User IDs probably shouldn't be passed around as ints (2018)

[+] bakugo|3 years ago|reply

More and more I'm noticing this narrative of "if I write awful code with obvious mistakes and somehow nobody else notices it in code review, it's never our fault, the language and its typing system or safety features should've stopped me" gaining popularity in the programming world and I really have to ask, what happened to programmers that actually knew what they were doing instead of expecting the computer to tell them what to do?

[+] bigDinosaur|3 years ago|reply

Because people are realising in general how good type systems can help at preventing such errors? The well was poisoned for a while with terrible type systems that provided either marginal safety or were just horrible to work with (e.g. complete lack of inference) but that is now seriously changing.

[+] chrsig|3 years ago|reply

Enough of the "hard problems" are solved where it's expected that developers use off-the-shelf type solutions. As a result, they're not getting hands on experience solving hard problems, or challenging each other to think more deeply about solutions.

[+] yakshaving_jgt|3 years ago|reply

They never existed. It was all hubris. Mistakes inevitably happened and people lost money and/or died.

[+] kvdveer|3 years ago|reply

Software systems have been able to grow mostly because developers have been able to delegate a lot of diligence to tools.

Of course we could require a developer to "know what they are doing", many work environments do. However, you won't see many posts about that. First of all because it doesn't scale, and secondly because it doesn't make for interesting reading.

[+] ascotan|3 years ago|reply

I learned never to use autoinc IDs in anything especially not URLs where they leak DB info, etc. However, I've seen it many times where younger devs do exactly that because they're learning from bad online books or tutorials. Every generation dev needs to relearn the same lessons.

I also suspect that many devs today are learning platforms first and software skills last. This was the reverse for many devs that came from building it the hard way and then using platform tooling to simplify. Newers devs are looking for the tooling to provide the core skills guardrails.

[+] preommr|3 years ago|reply

What happened is we went from making pong to cyberpunk 2077.

[+] nivertech|3 years ago|reply

1. use UUIDs for user IDs

2. use typed schemas for APIs, i.e. GraphQL with a custom scalar type for UserID. Other typed schemas for APIs: OpenAPI, AsyncAPI, protobufs/gRPC, etc.

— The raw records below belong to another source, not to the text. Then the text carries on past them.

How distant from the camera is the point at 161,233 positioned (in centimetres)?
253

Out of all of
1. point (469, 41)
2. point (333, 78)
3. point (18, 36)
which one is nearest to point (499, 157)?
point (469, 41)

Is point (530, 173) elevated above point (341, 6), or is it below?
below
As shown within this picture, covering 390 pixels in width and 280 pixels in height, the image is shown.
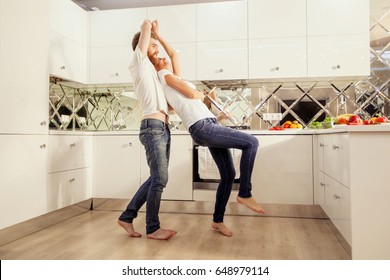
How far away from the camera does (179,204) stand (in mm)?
3047

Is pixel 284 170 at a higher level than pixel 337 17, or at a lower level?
lower

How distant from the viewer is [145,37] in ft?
6.80

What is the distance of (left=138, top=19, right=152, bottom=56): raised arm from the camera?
207 cm

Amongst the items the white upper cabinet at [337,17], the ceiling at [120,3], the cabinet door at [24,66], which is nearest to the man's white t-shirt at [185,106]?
the cabinet door at [24,66]

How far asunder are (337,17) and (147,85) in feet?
6.38

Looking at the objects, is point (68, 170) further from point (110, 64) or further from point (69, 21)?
point (69, 21)

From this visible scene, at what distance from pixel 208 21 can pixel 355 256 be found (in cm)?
242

  // add GraphQL parsing and serialization code
  scalar UserID

3. Make the implicit - explicit. Don't use naked primitive types in your code (similarly as you will not use naked literal constants, i.e. use PI instead of 3.1415...). Use a PL with the string static typing (preferably Algebraic Type System). Define type for UserID which cannot be mixed with the integers, i.e.

  type UserID = UserID int

4. in dynamic PLs you can use tagged tuples or tagged maps/structs, i.e.

  {:user_id, 1234}
  
  or

  {"_type": "UserID", "id": 1234}

5. validate all external inputs (even those comming from the DB or Message Broker):

  validateUserID: int -> UserID

6. The examples above assume integer representation of the user id, here's if we switch to UUIDv4:

  type UUIDv4 = UUIDv4 string
  type UserID = UserID UUIDv4

  validateUserID: string -> UserID

[+] Hermitian909|3 years ago|reply

My one critique of this prescription is that UUIDs are not identifiable as user IDs. IMO you're better off with a format like "user{20 random characters}"

[+] unscaled|3 years ago|reply

UUID also suffers from a serious issue: there is no standard way to encode them as string and in binary format.

In binary, UUID can be encoded as Big Endian or Little Endian or even Mixed Endian, and while the string encoding is usually lowercase with a certain hyphenization rules, I've seen variations of that.

The (hexadecimal) text encoding is also quite inefficient compared to more modern standards like ULID or kSUID.

[+] thangngoc89|3 years ago|reply

Are you familiar with Typescript? If it's possible, could you give me an example of 3 or 4 in Typescript?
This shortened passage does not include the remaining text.